→ Your goal:
For every entry, output the exact wording.

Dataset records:
---
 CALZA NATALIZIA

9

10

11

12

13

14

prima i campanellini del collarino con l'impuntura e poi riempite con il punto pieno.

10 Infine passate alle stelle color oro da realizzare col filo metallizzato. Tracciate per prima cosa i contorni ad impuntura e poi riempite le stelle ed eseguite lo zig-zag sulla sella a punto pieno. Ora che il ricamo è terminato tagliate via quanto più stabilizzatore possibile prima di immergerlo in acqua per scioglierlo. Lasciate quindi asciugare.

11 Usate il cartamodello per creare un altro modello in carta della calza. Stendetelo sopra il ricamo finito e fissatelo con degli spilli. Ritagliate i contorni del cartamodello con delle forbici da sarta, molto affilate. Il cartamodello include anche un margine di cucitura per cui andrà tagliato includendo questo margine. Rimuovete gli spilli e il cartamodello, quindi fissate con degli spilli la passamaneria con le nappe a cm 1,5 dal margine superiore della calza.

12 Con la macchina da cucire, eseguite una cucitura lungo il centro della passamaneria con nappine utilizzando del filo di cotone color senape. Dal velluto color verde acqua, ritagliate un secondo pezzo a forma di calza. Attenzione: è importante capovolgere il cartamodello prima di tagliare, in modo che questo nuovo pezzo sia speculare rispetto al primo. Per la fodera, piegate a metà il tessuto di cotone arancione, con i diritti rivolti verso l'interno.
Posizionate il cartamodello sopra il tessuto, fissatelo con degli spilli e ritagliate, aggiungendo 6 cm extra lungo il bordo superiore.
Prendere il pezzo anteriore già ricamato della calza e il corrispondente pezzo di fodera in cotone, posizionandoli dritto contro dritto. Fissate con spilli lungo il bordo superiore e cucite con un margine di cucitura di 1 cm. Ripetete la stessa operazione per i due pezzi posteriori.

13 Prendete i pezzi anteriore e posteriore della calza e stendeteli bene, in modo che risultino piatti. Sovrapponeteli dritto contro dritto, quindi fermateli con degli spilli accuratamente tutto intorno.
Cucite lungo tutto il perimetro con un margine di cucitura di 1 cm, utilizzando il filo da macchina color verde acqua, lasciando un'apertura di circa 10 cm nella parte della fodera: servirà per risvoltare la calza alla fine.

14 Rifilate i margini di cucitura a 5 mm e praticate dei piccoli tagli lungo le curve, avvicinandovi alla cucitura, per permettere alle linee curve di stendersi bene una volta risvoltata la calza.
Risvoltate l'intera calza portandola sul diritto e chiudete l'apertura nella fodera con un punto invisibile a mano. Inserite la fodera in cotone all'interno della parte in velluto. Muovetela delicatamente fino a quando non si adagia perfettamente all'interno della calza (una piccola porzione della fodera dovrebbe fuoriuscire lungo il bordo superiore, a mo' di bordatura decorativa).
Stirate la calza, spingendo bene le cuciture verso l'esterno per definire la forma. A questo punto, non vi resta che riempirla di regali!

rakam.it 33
---
→ Answer box:
 CALZA NATALIZIA

9

10

11

12

13

14

prima i campanellini del collarino con l'impuntura e poi riempite con il punto pieno.

10 Infine passate alle stelle color oro da realizzare col filo metallizzato. Tracciate per prima cosa i contorni ad impuntura e poi riempite le stelle ed eseguite lo zig-zag sulla sella a punto pieno. Ora che il ricamo è terminato tagliate via quanto più stabilizzatore possibile prima di immergerlo in acqua per scioglierlo. Lasciate quindi asciugare.

11 Usate il cartamodello per creare un altro modello in carta della calza. Stendetelo sopra il ricamo finito e fissatelo con degli spilli. Ritagliate i contorni del cartamodello con delle forbici da sarta, molto affilate. Il cartamodello include anche un margine di cucitura per cui andrà tagliato includendo questo margine. Rimuovete gli spilli e il cartamodello, quindi fissate con degli spilli la passamaneria con le nappe a cm 1,5 dal margine superiore della calza.

12 Con la macchina da cucire, eseguite una cucitura lungo il centro della passamaneria con nappine utilizzando del filo di cotone color senape. Dal velluto color verde acqua, ritagliate un secondo pezzo a forma di calza. Attenzione: è importante capovolgere il cartamodello prima di tagliare, in modo che questo nuovo pezzo sia speculare rispetto al primo. Per la fodera, piegate a metà il tessuto di cotone arancione, con i diritti rivolti verso l'interno.
Posizionate il cartamodello sopra il tessuto, fissatelo con degli spilli e ritagliate, aggiungendo 6 cm extra lungo il bordo superiore.
Prendere il pezzo anteriore già ricamato della calza e il corrispondente pezzo di fodera in cotone, posizionandoli dritto contro dritto. Fissate con spilli lungo il bordo superiore e cucite con un margine di cucitura di 1 cm. Ripetete la stessa operazione per i due pezzi posteriori.

13 Prendete i pezzi anteriore e posteriore della calza e stendeteli bene, in modo che risultino piatti. Sovrapponeteli dritto contro dritto, quindi fermateli con degli spilli accuratamente tutto intorno.
Cucite lungo tutto il perimetro con un margine di cucitura di 1 cm, utilizzando il filo da macchina color verde acqua, lasciando un'apertura di circa 10 cm nella parte della fodera: servirà per risvoltare la calza alla fine.

14 Rifilate i margini di cucitura a 5 mm e praticate dei piccoli tagli lungo le curve, avvicinandovi alla cucitura, per permettere alle linee curve di stendersi bene una volta risvoltata la calza.
Risvoltate l'intera calza portandola sul diritto e chiudete l'apertura nella fodera con un punto invisibile a mano. Inserite la fodera in cotone all'interno della parte in velluto. Muovetela delicatamente fino a quando non si adagia perfettamente all'interno della calza (una piccola porzione della fodera dovrebbe fuoriuscire lungo il bordo superiore, a mo' di bordatura decorativa).
Stirate la calza, spingendo bene le cuciture verso l'esterno per definire la forma. A questo punto, non vi resta che riempirla di regali!

rakam.it 33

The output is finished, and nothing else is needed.